→ THE TASKS
1. Answer these questions using the article on the British Council grant for research in Egypt:
(a) How much money was Dr Amira Elnokaly awarded?
(b) Which program does she lead, and at what university?
(c) According to her, what does governmental pressure in Egypt call for?
2. Summarize the article on the British Council grant for research in Egypt in two sentences.

→ SELECTED TEXT
* BEGIN *

18th May 2015, 10:37am
British Council grant supports research into sustainable future for Egypt
Aswan, Egypt Grant funding from the British Council will enable an international team of researchers to address pressing environmental issues affecting poor communities living in underdeveloped areas of Egypt.

Dr Amira Elnokaly, Programme Leader for MSc Sustainable Architectural Design at the University of Lincoln, UK, has been awarded £40,000 to establish a research network for generating new sustainable design strategies and approaches, which will focus on improving the social welfare of low and middle-income communities and benefitting poor and vulnerable populations in urban areas of Egypt.

She said: “In Egypt there is governmental pressure for rebuilding communities and providing long-term strategies for sustainable development. Regeneration clearly does not happen overnight, but setting clear agendas for sustainable development and designing redevelopment roadmaps can reinforce a sense of community, make an important contribution to the local economy and act as a catalyst for improvements to the wider area.

* END *

→ RAW DATA
* BEGIN *

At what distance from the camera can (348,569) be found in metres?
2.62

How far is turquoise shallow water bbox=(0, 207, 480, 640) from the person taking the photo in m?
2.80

* END *

→ FINAL RESULTS
1.
(a) £40,000.
(b) MSc Sustainable Architectural Design at the University of Lincoln, UK.
(c) Rebuilding communities and providing long-term strategies for sustainable development.

2. Dr Amira Elnokaly of the University of Lincoln has received £40,000 from the British Council to set up a research network that will develop sustainable design strategies for low- and middle-income communities in urban areas of Egypt. She says that regeneration takes time but that clear sustainable development agendas and redevelopment roadmaps can strengthen communities, support the local economy and spur improvements in the wider area.